FDA Forces Pharmakon Lab Shutdown

The US Food and Drug Administration (Rockville, MD) last Tuesday slapped Pharmakon Laboratories (Tampa, FL) with a permanent injunction forcing the company to shut down operations. The company manufactures and distributes cough and cold liquids, tablets, and caplets.

Following inspections by FDA and a trial in US District Court, Judge Richard A. Lazzara found that drug products sold by Pharmakon did not meet current good manufacturing practice standards and other legal requirements. This isn't the first time Pharmakon's manufacturing practices have been questioned. In September 2001, the company received a warning letter citing failure to label proper dosage; failure to establish qualification for manufacturing equipment ancillary systems; failure to validate or establish written procedures for the validation of equipment operations, water quality, or computer software used to calculate batch formulations, and failure to periodically monitor the quality of water used for manufacturing and cleaning.

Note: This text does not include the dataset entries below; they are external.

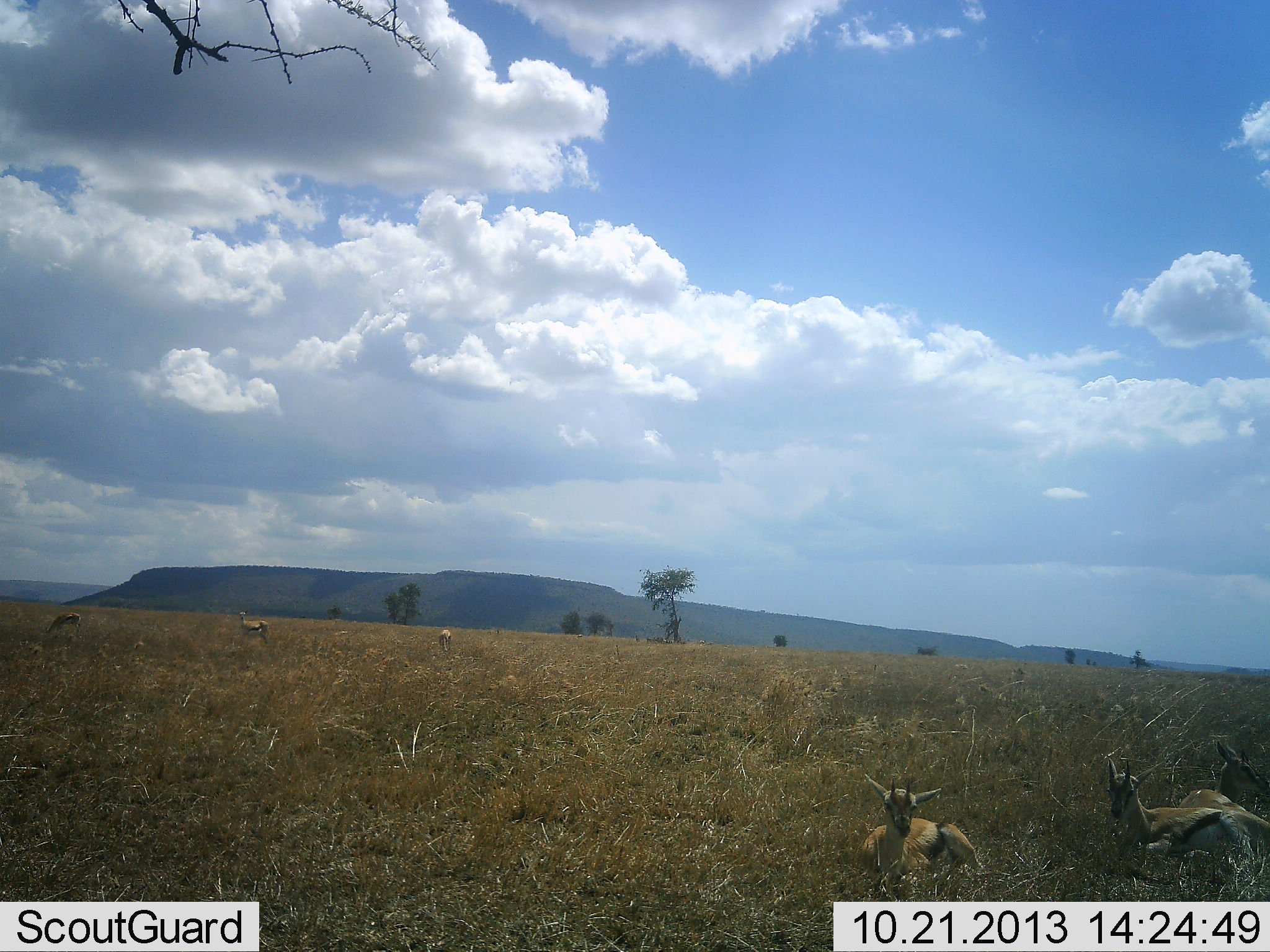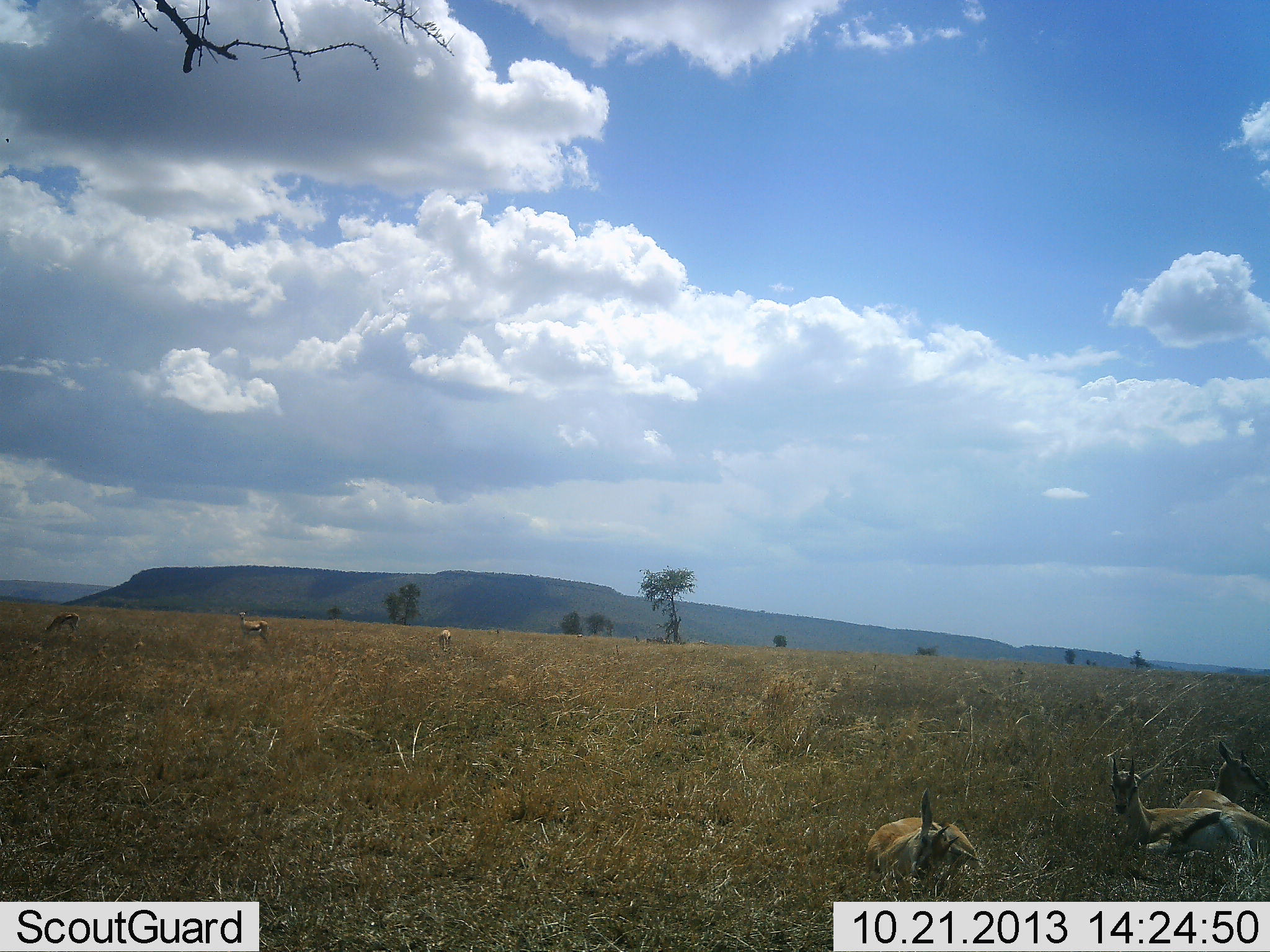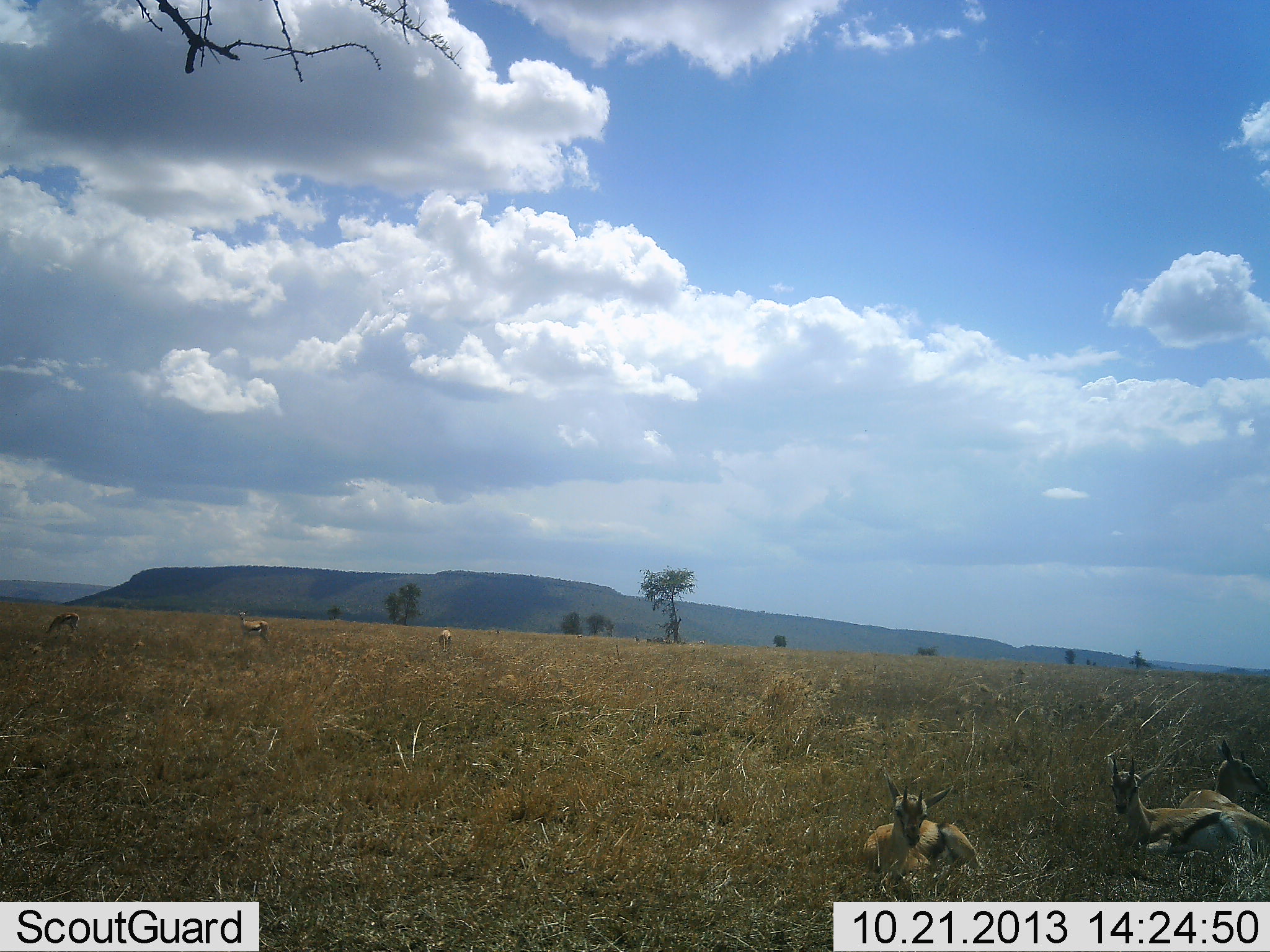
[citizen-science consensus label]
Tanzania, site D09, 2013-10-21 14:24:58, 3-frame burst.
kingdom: Animalia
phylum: Chordata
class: Mammalia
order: Artiodactyla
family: Bovidae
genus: Eudorcas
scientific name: Eudorcas thomsonii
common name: thomson's gazelle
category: gazellethomsons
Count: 6.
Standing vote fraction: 37%.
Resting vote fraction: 100%.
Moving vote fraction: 3%.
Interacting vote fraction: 0%.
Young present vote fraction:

Judge Lazzara stated in a release that he was, "simply unwilling as a court of equity to place the health, safety, and welfare of the general public at risk in order to accommodate the economic well-being of defendants." The defendants were ordered to halt manufacturing and distributing drugs until they meet FDA’s CGMP standards and receive marketing approvals.

"This action by Judge Lazzara sends a strong signal that FDA will take action against drugs that fail to meet quality standards," stated FDA Commissioner Lester M. Crawford. "As the nation's top enforcer of manufacturing standards, the FDA will continue to ensure that drugs being sold in this country meet those crucial requirements."